Scan the following data for lines with "into" and state how many there are, as a number only.
=== Exercise materials ===
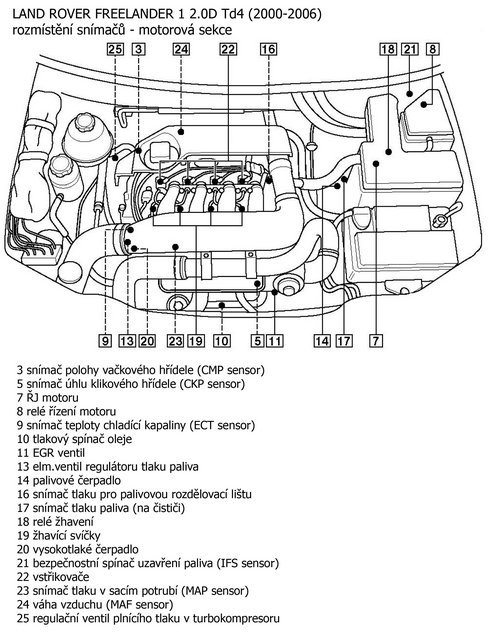 LAND ROVER FREELANDER 1 2.0D Td4 (2000-2006)
rozmístění snímačů - motorová sekce

25 3 24 22 16 18 21 8

9 13 20 23 19 10 5 11 14 17 7

3 snímač polohy vačkového hřídele (CMP sensor)
5 snímač úhlu klikového hřídele (CKP sensor)
7 ŘJ motoru
8 relé řízení motoru
9 snímač teploty chladící kapaliny (ECT sensor)
10 tlakový spínač oleje
11 EGR ventil
13 elm.ventil regulátoru tlaku paliva
14 palivové čerpadlo
16 snímač tlaku pro palivovou rozdělovací lištu
17 snímač tlaku paliva (na čističi)
18 relé žhavení
19 žhavící svíčky
20 vysokotlaké čerpadlo
21 bezpečnostní spínač uzavření paliva (IFS sensor)
22 vstřikovače
23 snímač tlaku v sacím potrubí (MAP sensor)
24 váha vzduchu (MAF sensor)
25 regulační ventil plnícího tlaku v turbokompresoru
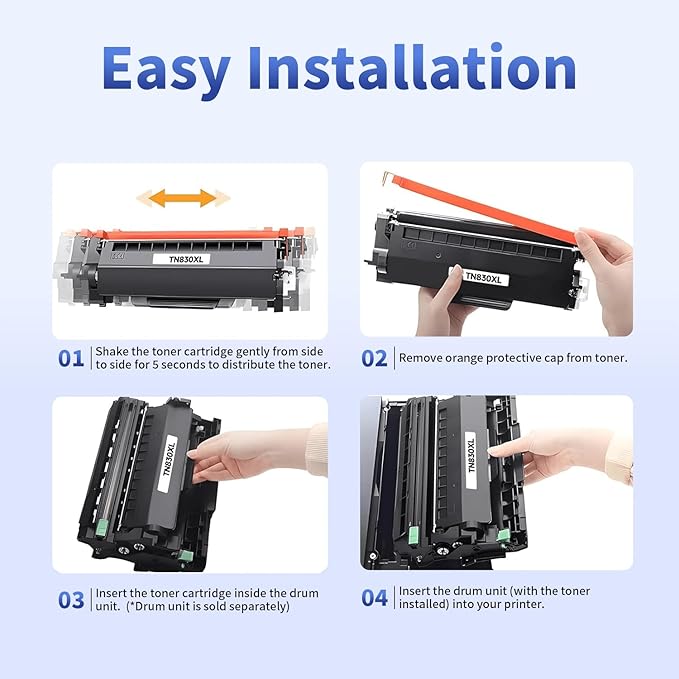 Easy Installation

TN830XL

01 Shake the toner cartridge gently from side to side for 5 seconds to distribute the toner.

TN830XL

02 Remove orange protective cap from toner.

TN830XL

03 Insert the toner cartridge inside the drum unit. (*Drum unit is sold separately)

TN830XL

04 Insert the drum unit (with the toner installed) into your printer.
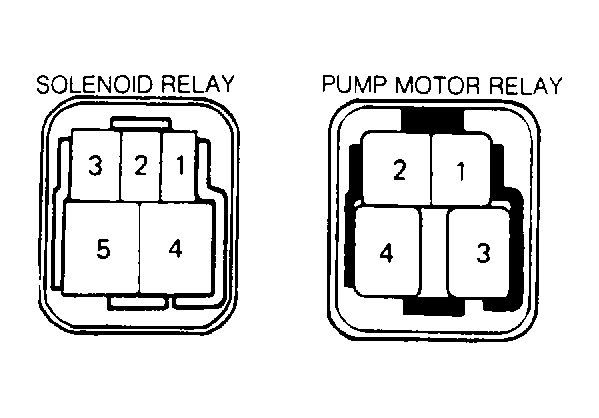 SOLENOID RELAY

3 2 1
5 4

PUMP MOTOR RELAY

2 1
4 3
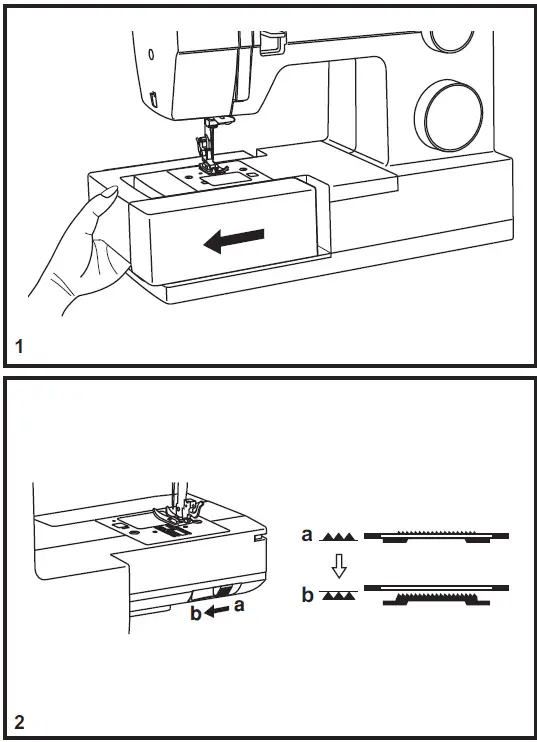 1

b a

a

b

2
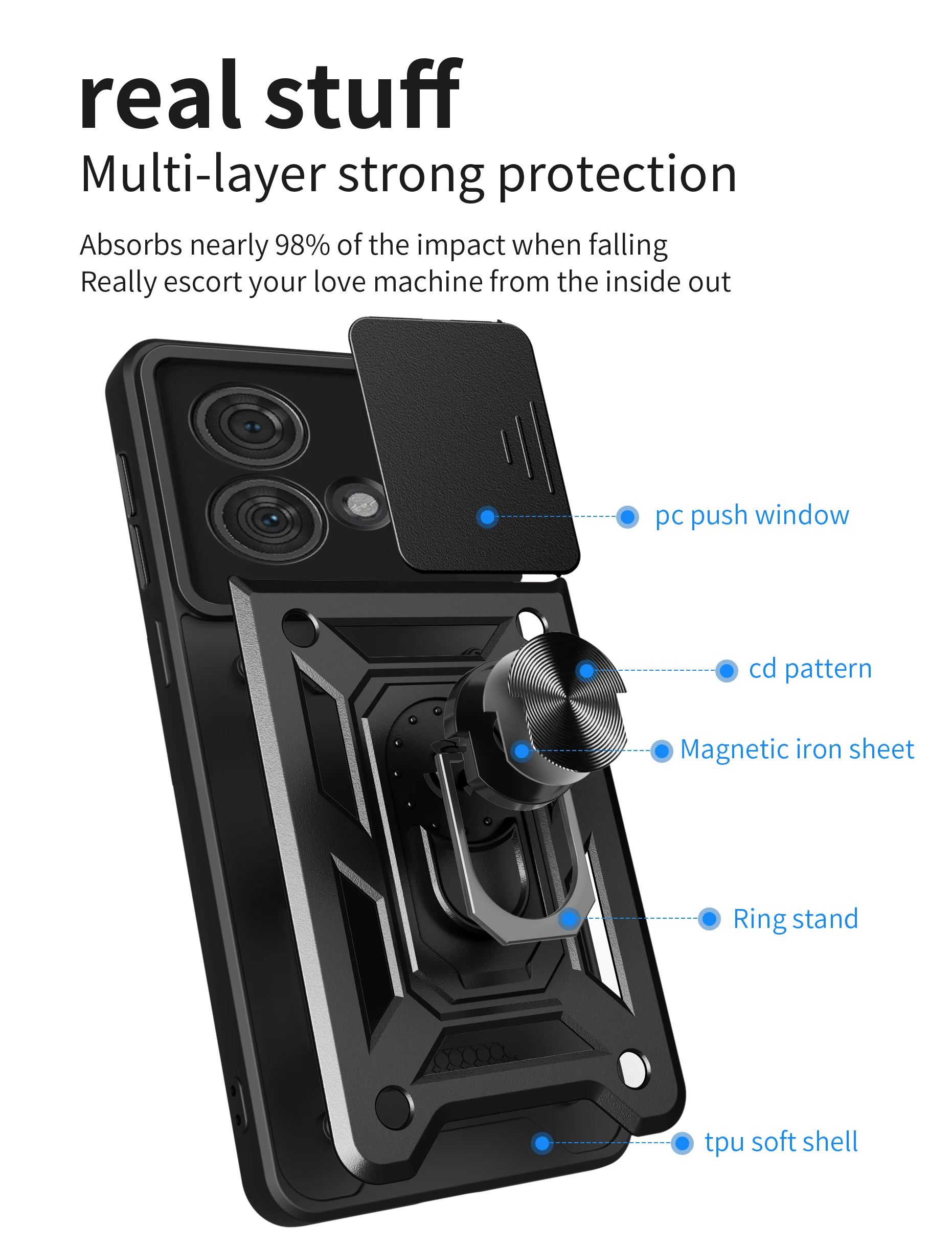 real stuff
Multi-layer strong protection

Absorbs nearly 98% of the impact when falling
Really escort your love machine from the inside out

pc push window

cd pattern

Magnetic iron sheet

Ring stand

tpu soft shell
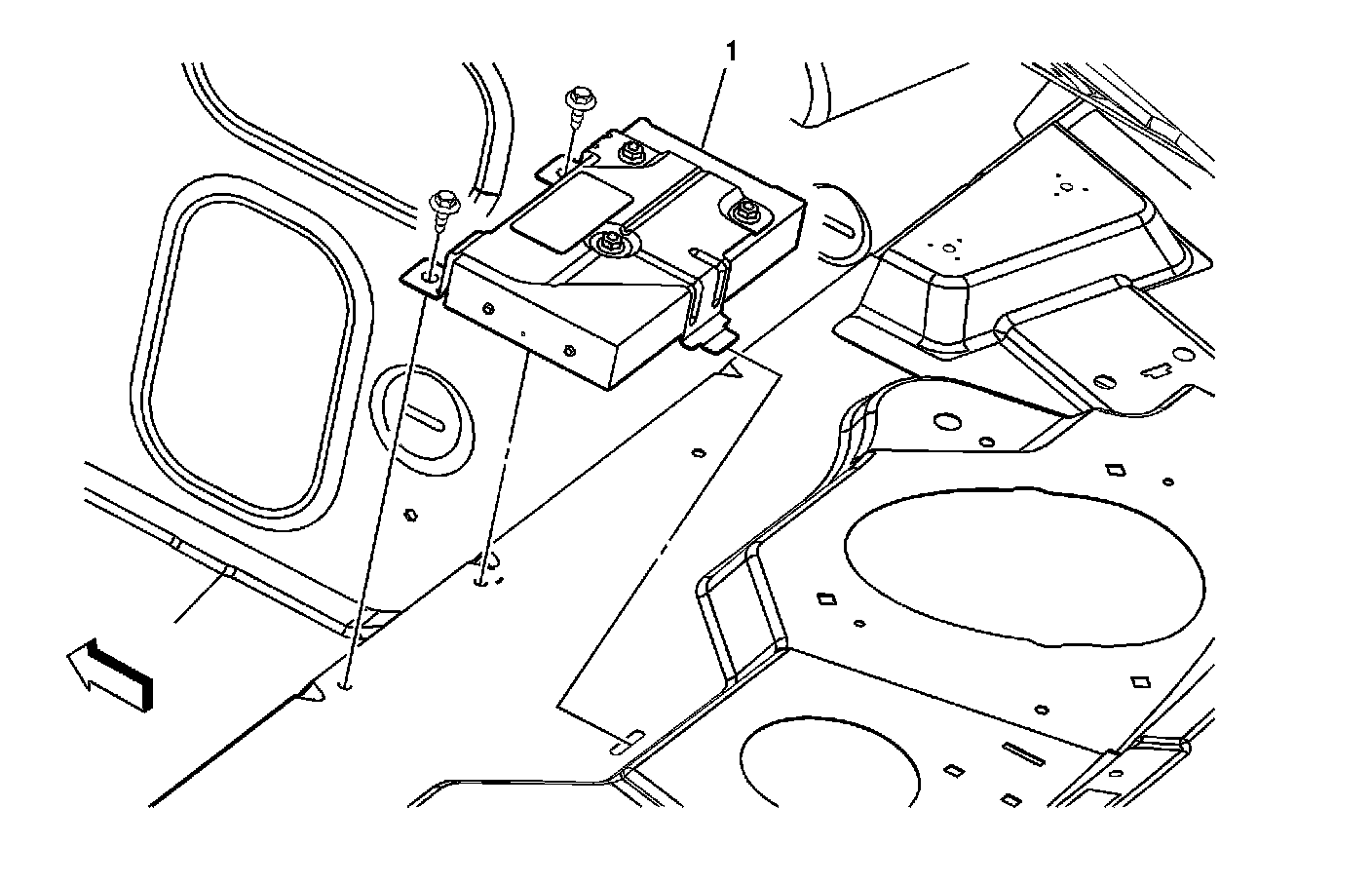 1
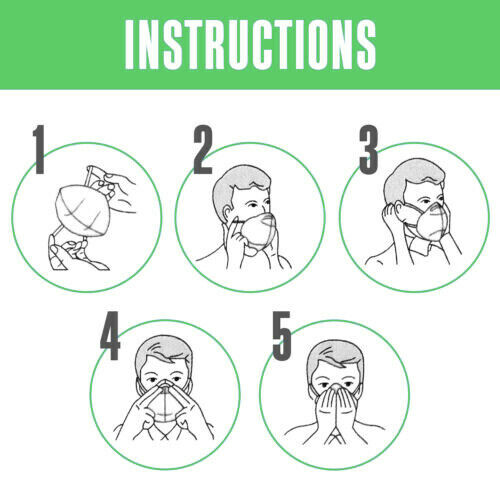 INSTRUCTIONS

1

2

3

4

5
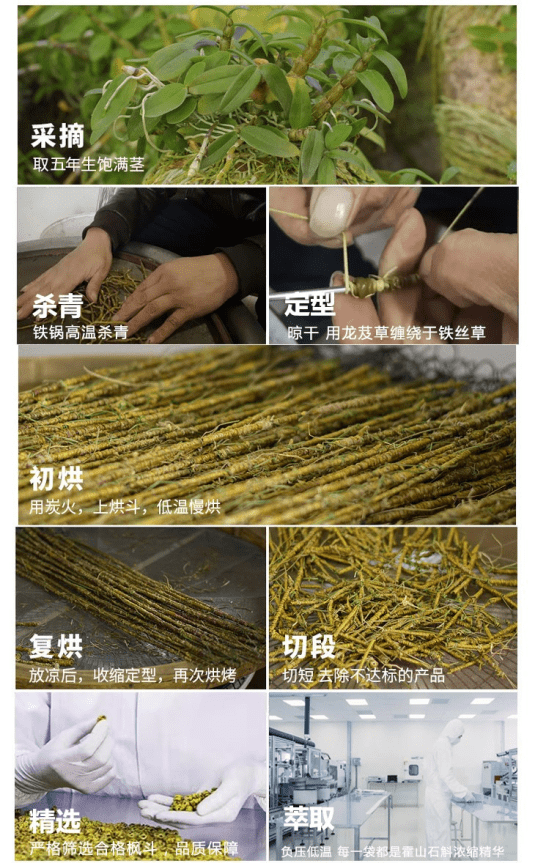 采摘
取五年生饱满茎

杀青
铁锅高温杀青

定型
晾干 用龙芨草缠绕于铁丝草

初烘
用炭火，上烘斗，低温慢烘

复烘
放凉后，收缩定型，再次烘烤

切段
切短 去除不达标的产品

精选
严格筛选合格枫斗，品质保障

萃取
负压低温 每一袋都是霍山石斛浓缩精华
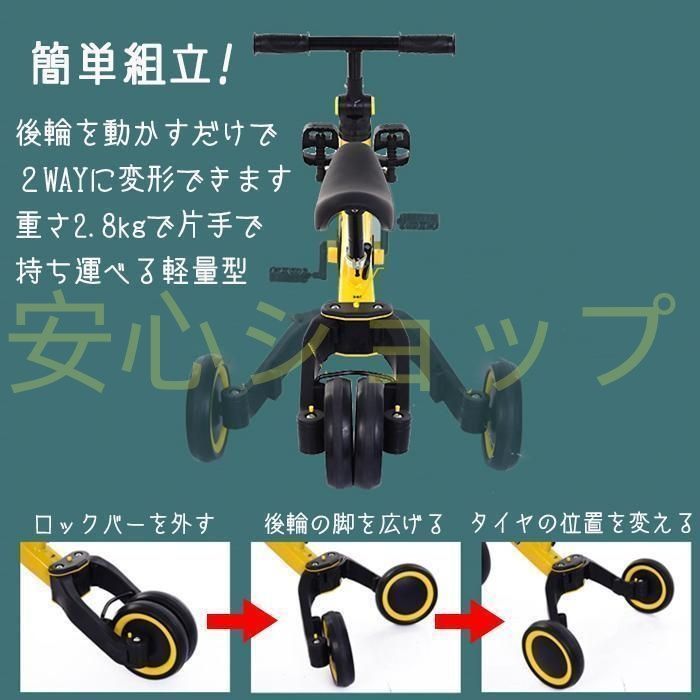 簡単組立！

後輪を動かすだけで
2WAYに変形できます
重さ2.8kgで片手で
持ち運べる軽量型

安心ショップ

ロックバーを外す

後輪の脚を広げる

タイヤの位置を変える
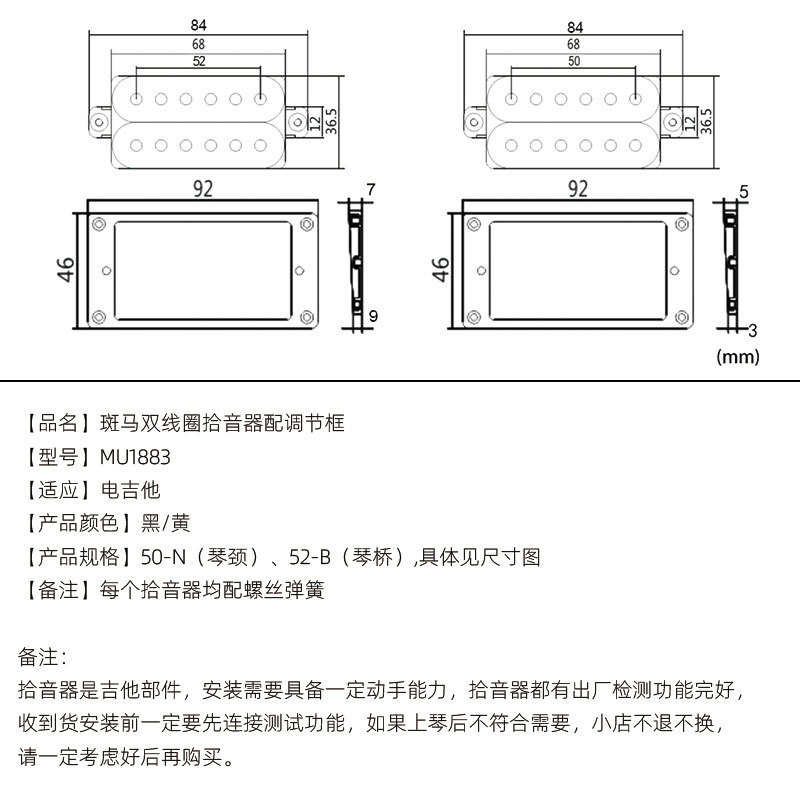 84
68
52
12
36.5
92
46
7
9

84
68
50
12
36.5
92
46
5
3
(mm)

【品名】斑马双线圈拾音器配调节框
【型号】MU1883
【适应】电吉他
【产品颜色】黑/黄
【产品规格】50-N（琴颈）、52-B（琴桥）,具体见尺寸图
【备注】每个拾音器均配螺丝弹簧

备注：
拾音器是吉他部件，安装需要具备一定动手能力，拾音器都有出厂检测功能完好，收到货安装前一定要先连接测试功能，如果上琴后不符合需要，小店不退不换，请一定考虑好后再购买。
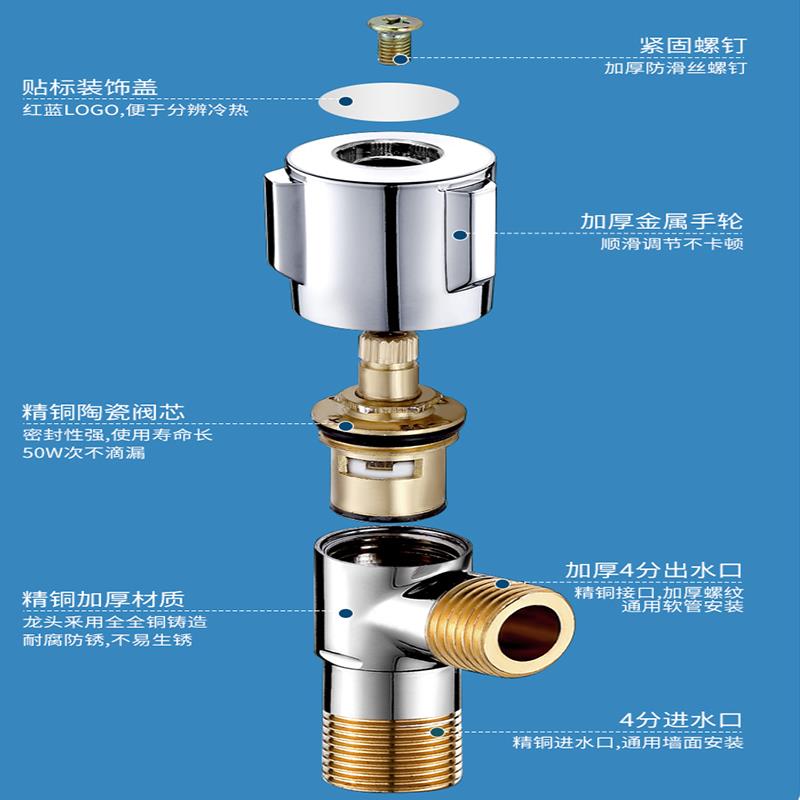 紧固螺钉
加厚防滑丝螺钉

贴标装饰盖
红蓝LOGO,便于分辨冷热

加厚金属手轮
顺滑调节不卡顿

精铜陶瓷阀芯
密封性强,使用寿命长
50W次不滴漏

加厚4分出水口
精铜接口,加厚螺纹
通用软管安装

精铜加厚材质
龙头采用全全铜铸造
耐腐防锈,不易生锈

4分进水口
精铜进水口,通用墙面安装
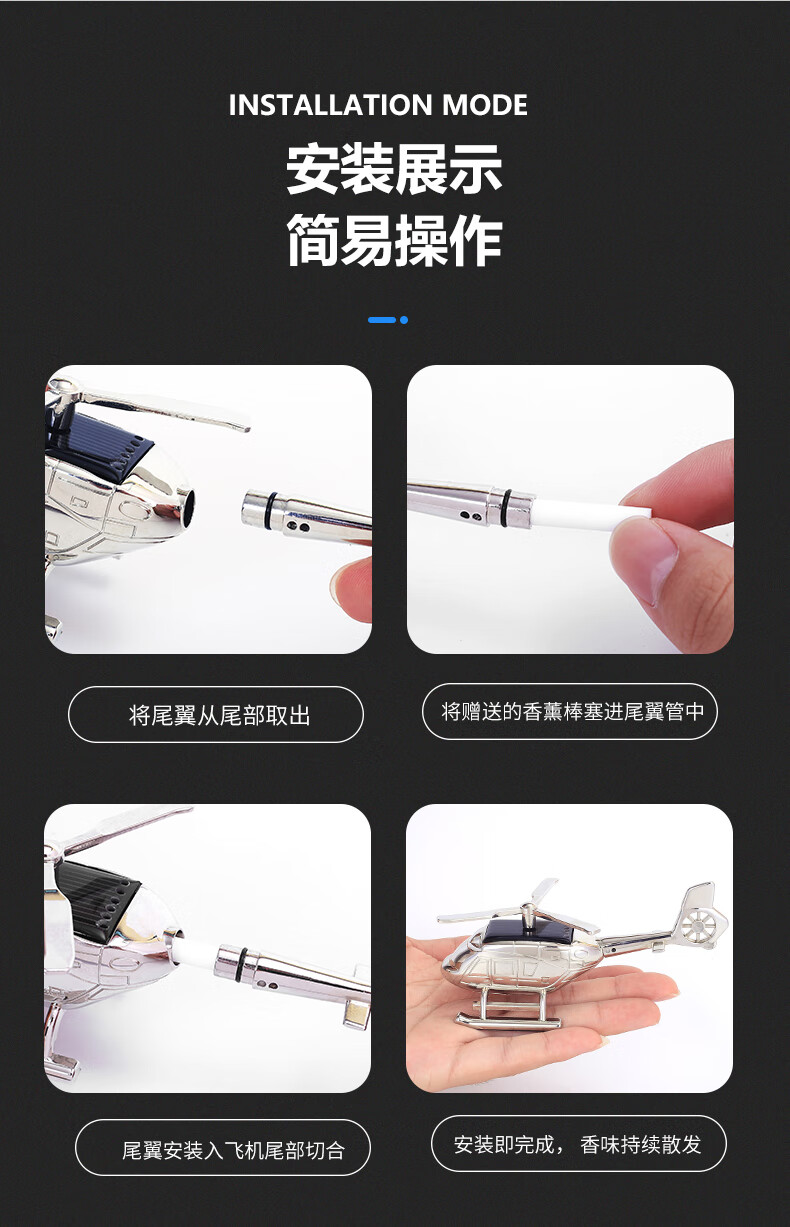 INSTALLATION MODE

安装展示
简易操作

将尾翼从尾部取出

将赠送的香薰棒塞进尾翼管中

尾翼安装入飞机尾部切合

安装即完成，香味持续散发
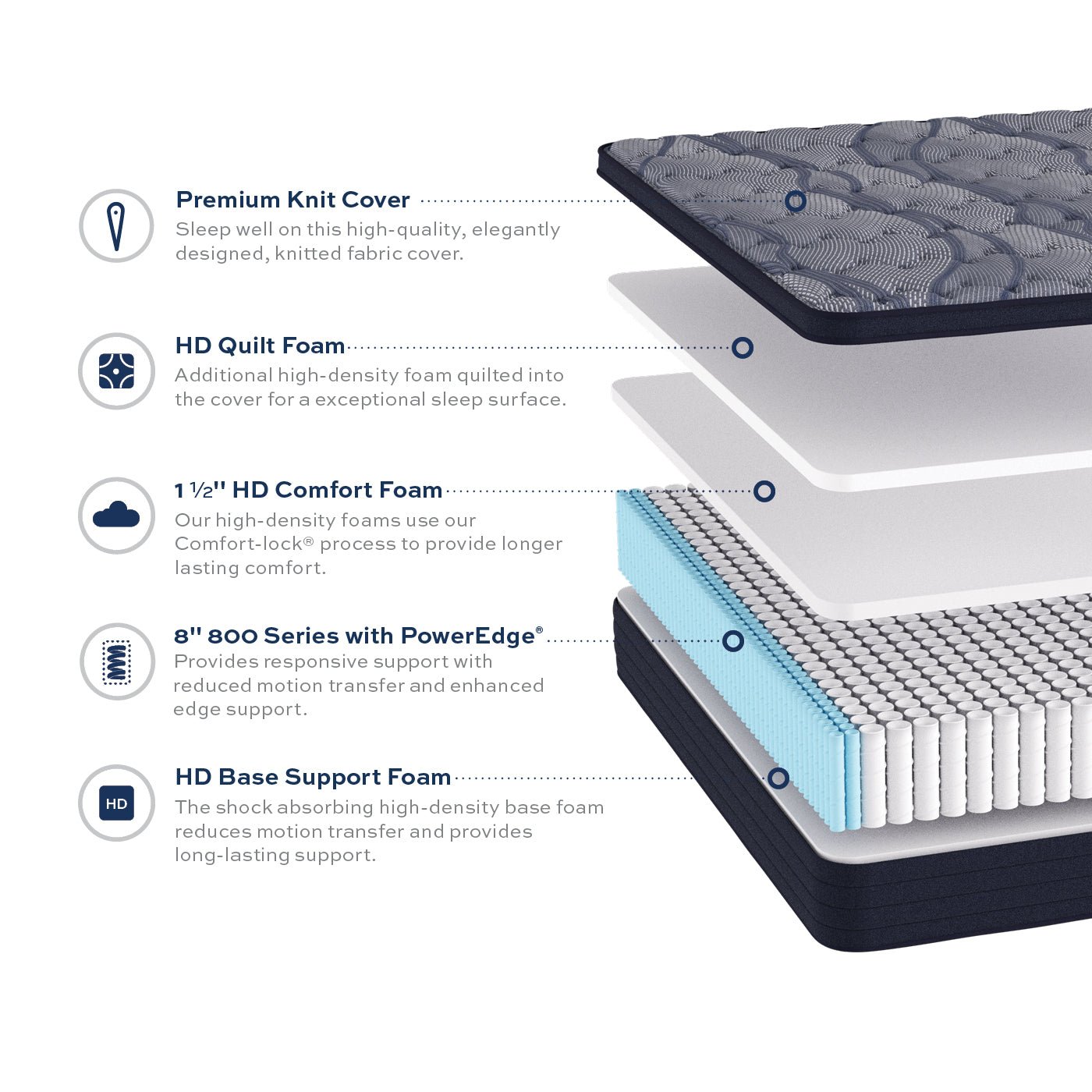 Premium Knit Cover
Sleep well on this high-quality, elegantly designed, knitted fabric cover.

HD Quilt Foam
Additional high-density foam quilted into the cover for a exceptional sleep surface.

1 ½" HD Comfort Foam
Our high-density foams use our Comfort-lock® process to provide longer lasting comfort.

8" 800 Series with PowerEdge®
Provides responsive support with reduced motion transfer and enhanced edge support.

HD

HD Base Support Foam
The shock absorbing high-density base foam reduces motion transfer and provides long-lasting support.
===
Answer space :: 2